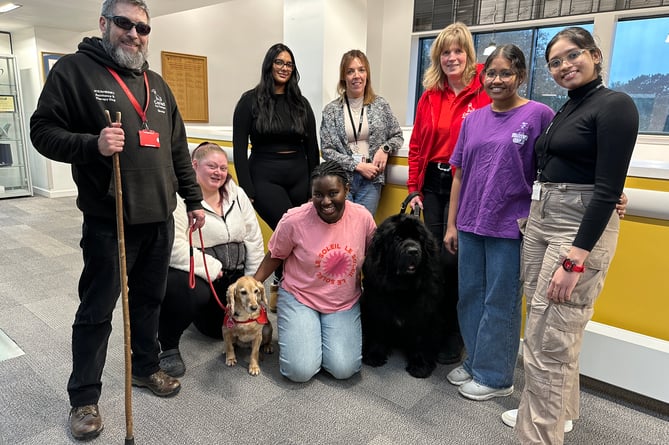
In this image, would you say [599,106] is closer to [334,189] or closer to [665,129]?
[334,189]

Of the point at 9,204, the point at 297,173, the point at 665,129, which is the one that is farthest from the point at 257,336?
the point at 665,129

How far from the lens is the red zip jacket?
2.19m

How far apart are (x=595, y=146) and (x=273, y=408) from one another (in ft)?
5.29

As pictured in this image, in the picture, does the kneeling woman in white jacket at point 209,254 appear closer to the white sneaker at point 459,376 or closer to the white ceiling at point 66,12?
the white sneaker at point 459,376

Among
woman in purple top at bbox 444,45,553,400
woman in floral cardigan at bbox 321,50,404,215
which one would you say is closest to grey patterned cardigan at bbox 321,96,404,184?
woman in floral cardigan at bbox 321,50,404,215

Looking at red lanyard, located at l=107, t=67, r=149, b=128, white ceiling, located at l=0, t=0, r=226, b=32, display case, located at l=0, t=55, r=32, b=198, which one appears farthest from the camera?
display case, located at l=0, t=55, r=32, b=198

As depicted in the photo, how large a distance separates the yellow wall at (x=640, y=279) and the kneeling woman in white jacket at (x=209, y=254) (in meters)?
1.79

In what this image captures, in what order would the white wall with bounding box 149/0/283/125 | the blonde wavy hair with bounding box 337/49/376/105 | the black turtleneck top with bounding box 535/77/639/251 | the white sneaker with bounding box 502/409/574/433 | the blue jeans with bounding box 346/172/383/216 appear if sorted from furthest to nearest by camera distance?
1. the white wall with bounding box 149/0/283/125
2. the blue jeans with bounding box 346/172/383/216
3. the blonde wavy hair with bounding box 337/49/376/105
4. the white sneaker with bounding box 502/409/574/433
5. the black turtleneck top with bounding box 535/77/639/251

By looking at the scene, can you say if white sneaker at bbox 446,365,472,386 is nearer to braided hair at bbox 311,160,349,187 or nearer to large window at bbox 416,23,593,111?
braided hair at bbox 311,160,349,187

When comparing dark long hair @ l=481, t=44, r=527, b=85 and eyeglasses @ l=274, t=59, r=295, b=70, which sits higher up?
eyeglasses @ l=274, t=59, r=295, b=70

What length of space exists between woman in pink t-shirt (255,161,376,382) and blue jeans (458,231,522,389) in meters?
0.53

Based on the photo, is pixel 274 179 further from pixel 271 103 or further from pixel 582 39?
pixel 582 39

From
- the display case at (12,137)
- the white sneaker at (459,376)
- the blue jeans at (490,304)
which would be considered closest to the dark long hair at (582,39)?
the blue jeans at (490,304)

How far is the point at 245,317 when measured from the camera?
2258 mm
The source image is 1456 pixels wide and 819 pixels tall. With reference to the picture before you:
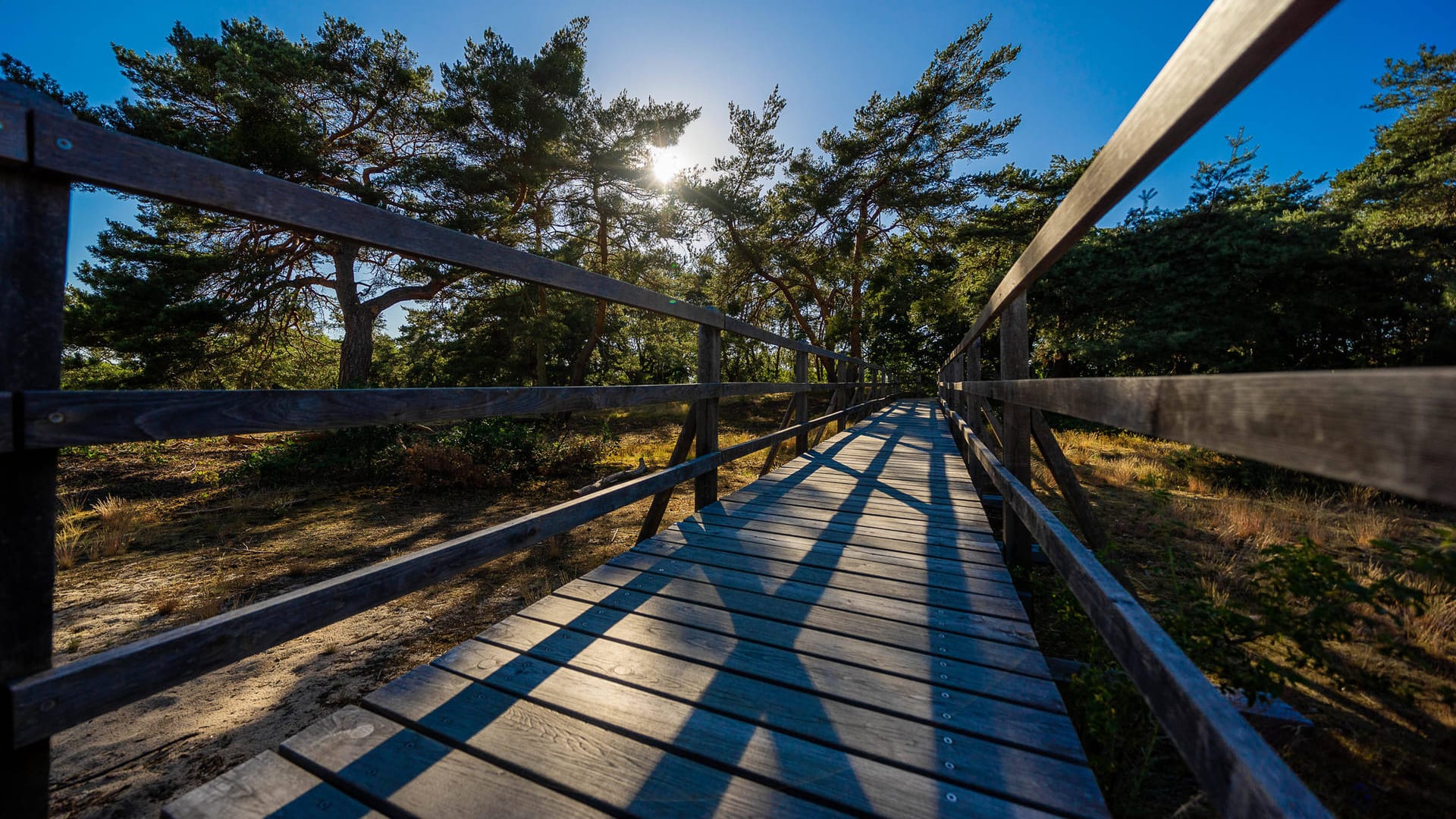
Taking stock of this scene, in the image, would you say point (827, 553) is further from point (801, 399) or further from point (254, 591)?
point (254, 591)

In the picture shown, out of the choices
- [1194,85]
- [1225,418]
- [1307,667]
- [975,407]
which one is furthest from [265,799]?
[975,407]

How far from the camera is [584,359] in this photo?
16891mm

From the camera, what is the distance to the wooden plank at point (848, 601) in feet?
5.74

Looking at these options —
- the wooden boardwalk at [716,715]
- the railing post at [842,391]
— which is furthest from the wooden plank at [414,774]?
the railing post at [842,391]

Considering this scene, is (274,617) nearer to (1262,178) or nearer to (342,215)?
(342,215)

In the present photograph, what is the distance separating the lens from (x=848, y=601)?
200 centimetres

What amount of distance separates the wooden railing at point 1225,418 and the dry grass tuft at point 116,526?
710 centimetres

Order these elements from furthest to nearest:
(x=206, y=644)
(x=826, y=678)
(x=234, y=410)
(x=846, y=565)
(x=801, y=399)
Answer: (x=801, y=399) < (x=846, y=565) < (x=826, y=678) < (x=234, y=410) < (x=206, y=644)

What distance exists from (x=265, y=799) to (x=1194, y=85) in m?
2.18

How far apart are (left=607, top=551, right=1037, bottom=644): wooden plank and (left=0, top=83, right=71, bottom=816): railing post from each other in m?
1.60

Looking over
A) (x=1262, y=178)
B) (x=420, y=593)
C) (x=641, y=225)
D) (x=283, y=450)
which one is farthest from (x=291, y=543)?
(x=1262, y=178)

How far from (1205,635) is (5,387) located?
326cm

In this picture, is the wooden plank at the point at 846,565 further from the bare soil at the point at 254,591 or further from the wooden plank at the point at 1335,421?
the bare soil at the point at 254,591

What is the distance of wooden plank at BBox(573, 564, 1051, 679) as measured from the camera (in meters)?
1.58
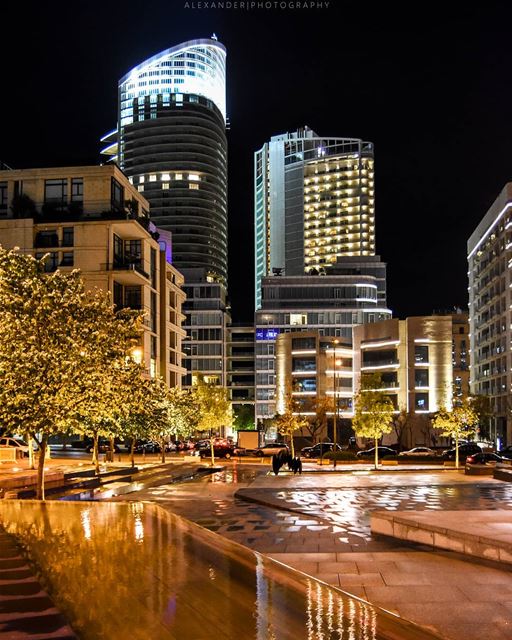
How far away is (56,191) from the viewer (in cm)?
6925

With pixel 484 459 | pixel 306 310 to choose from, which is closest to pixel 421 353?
pixel 484 459

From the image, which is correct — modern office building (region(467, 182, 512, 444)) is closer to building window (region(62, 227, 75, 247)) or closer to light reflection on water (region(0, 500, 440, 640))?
building window (region(62, 227, 75, 247))

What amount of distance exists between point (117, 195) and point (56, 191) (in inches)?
215

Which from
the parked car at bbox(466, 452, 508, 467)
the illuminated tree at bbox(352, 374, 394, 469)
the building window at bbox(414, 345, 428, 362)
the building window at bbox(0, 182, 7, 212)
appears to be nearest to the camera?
the illuminated tree at bbox(352, 374, 394, 469)

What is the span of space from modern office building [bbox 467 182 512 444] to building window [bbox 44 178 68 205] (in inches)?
2292

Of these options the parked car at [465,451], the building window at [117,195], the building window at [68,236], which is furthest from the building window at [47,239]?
the parked car at [465,451]

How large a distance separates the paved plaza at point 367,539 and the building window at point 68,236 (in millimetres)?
37578

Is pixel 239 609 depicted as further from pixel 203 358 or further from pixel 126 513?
pixel 203 358

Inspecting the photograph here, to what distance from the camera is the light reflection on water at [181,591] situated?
772cm

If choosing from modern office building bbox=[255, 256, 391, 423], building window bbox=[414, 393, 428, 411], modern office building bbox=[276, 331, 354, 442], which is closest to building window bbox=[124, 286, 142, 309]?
building window bbox=[414, 393, 428, 411]

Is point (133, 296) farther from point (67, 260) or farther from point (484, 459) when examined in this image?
point (484, 459)

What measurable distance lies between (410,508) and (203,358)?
12738 cm

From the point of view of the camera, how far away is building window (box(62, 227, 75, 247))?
67.5 meters

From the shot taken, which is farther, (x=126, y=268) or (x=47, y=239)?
(x=126, y=268)
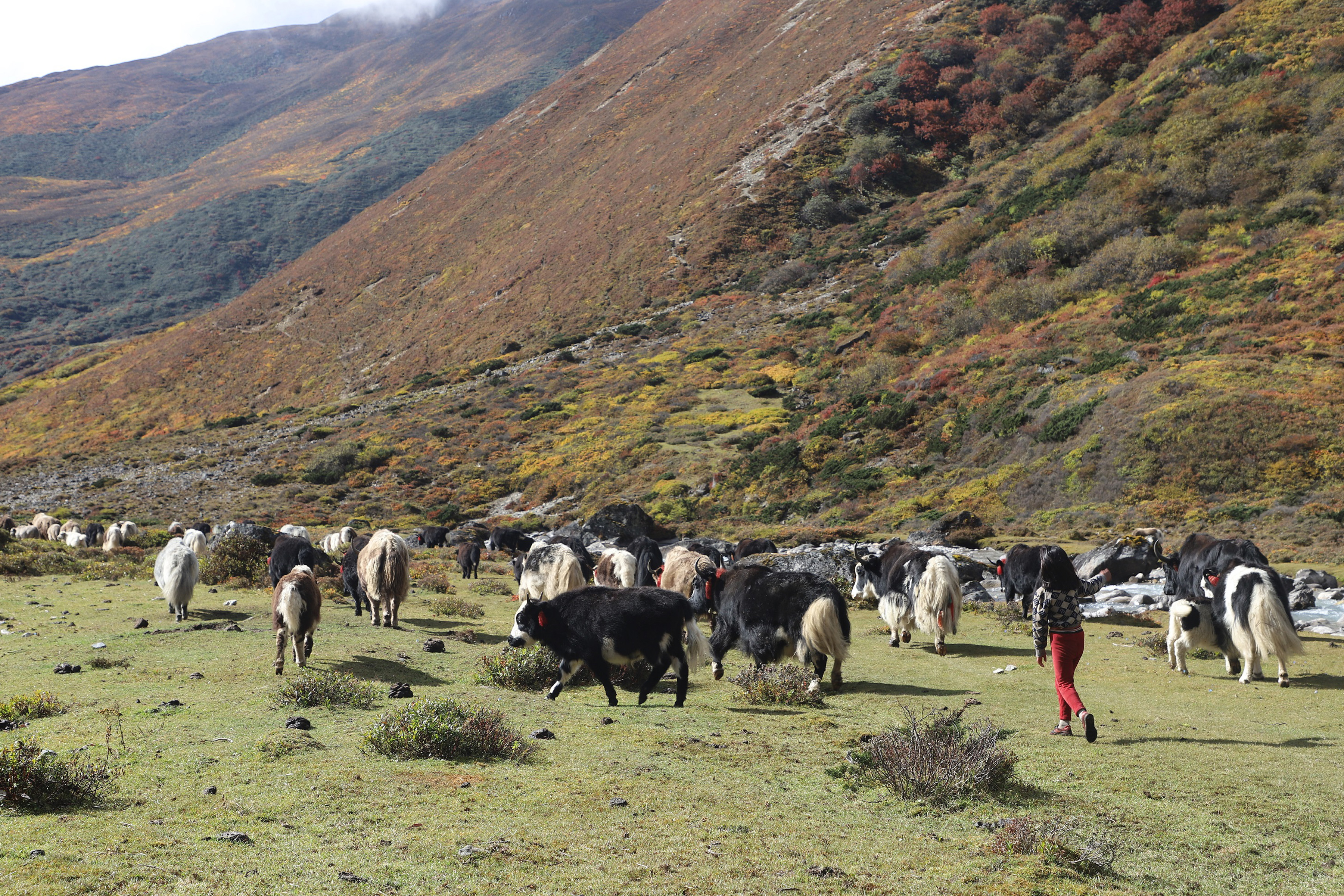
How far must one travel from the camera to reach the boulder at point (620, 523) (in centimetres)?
3053

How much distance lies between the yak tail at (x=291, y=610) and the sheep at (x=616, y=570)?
6.03 meters

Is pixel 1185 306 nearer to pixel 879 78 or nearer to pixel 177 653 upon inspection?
pixel 177 653

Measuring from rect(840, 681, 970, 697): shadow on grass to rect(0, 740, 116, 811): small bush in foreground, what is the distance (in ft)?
24.8

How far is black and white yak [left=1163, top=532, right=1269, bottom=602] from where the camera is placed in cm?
1382

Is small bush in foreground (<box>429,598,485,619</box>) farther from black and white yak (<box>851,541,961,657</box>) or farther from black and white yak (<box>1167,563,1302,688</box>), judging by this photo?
black and white yak (<box>1167,563,1302,688</box>)

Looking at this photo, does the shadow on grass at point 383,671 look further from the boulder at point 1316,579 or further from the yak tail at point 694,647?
the boulder at point 1316,579

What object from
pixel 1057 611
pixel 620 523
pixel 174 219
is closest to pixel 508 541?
pixel 620 523

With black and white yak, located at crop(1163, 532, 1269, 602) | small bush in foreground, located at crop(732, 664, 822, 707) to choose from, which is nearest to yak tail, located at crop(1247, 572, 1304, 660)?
black and white yak, located at crop(1163, 532, 1269, 602)

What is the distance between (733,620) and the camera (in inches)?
417

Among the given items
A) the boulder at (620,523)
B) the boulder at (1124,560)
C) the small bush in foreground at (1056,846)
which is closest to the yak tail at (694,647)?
the small bush in foreground at (1056,846)

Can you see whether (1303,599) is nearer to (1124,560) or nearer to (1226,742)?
(1124,560)

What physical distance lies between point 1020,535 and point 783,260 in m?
51.3

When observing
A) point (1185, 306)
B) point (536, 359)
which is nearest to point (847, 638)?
point (1185, 306)

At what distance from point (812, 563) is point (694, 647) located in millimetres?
10708
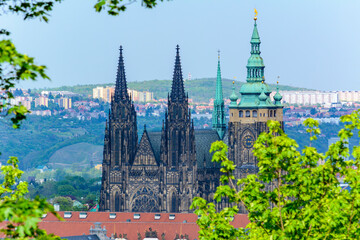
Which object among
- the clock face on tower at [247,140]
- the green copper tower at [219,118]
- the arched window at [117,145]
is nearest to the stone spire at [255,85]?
the clock face on tower at [247,140]

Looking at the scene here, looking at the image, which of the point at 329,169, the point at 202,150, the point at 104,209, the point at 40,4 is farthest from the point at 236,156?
the point at 40,4

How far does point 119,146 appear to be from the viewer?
121m

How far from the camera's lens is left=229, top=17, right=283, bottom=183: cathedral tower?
12481cm

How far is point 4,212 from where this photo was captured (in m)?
22.9

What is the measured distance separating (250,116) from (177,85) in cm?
1130

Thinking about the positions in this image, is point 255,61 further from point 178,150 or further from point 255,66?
point 178,150

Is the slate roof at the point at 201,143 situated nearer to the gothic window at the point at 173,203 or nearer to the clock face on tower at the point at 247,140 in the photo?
the clock face on tower at the point at 247,140

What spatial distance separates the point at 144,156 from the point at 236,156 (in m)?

### Problem details
Reproduce the records above verbatim, from their beginning through the line containing "5. the black", including that line. Omit the pictures.

### In response
In this image, would you say [599,106] is closer to [334,189] or closer to [665,129]?
[334,189]

Of the point at 9,204, the point at 297,173, the point at 665,129, which is the one that is farthest from the point at 257,336?
the point at 665,129

How far from the lens is the red zip jacket?
2.19m

How far apart are (x=595, y=146) and (x=273, y=408) from one another (in ft)?
5.29

As pictured in this image, in the picture, does the kneeling woman in white jacket at point 209,254 appear closer to the white sneaker at point 459,376 or closer to the white ceiling at point 66,12?
the white sneaker at point 459,376

Among
woman in purple top at bbox 444,45,553,400
woman in floral cardigan at bbox 321,50,404,215
which one would you say is closest to grey patterned cardigan at bbox 321,96,404,184?
woman in floral cardigan at bbox 321,50,404,215

Looking at red lanyard, located at l=107, t=67, r=149, b=128, white ceiling, located at l=0, t=0, r=226, b=32, display case, located at l=0, t=55, r=32, b=198, which one appears farthest from the camera?
display case, located at l=0, t=55, r=32, b=198

As depicted in the photo, how large a distance separates the yellow wall at (x=640, y=279) and the kneeling woman in white jacket at (x=209, y=254) (in meters)?
1.79

In what this image captures, in what order would the white wall with bounding box 149/0/283/125 | the blonde wavy hair with bounding box 337/49/376/105 | the black turtleneck top with bounding box 535/77/639/251 | the white sneaker with bounding box 502/409/574/433 | the blue jeans with bounding box 346/172/383/216 appear if sorted from furthest to nearest by camera distance?
1. the white wall with bounding box 149/0/283/125
2. the blue jeans with bounding box 346/172/383/216
3. the blonde wavy hair with bounding box 337/49/376/105
4. the white sneaker with bounding box 502/409/574/433
5. the black turtleneck top with bounding box 535/77/639/251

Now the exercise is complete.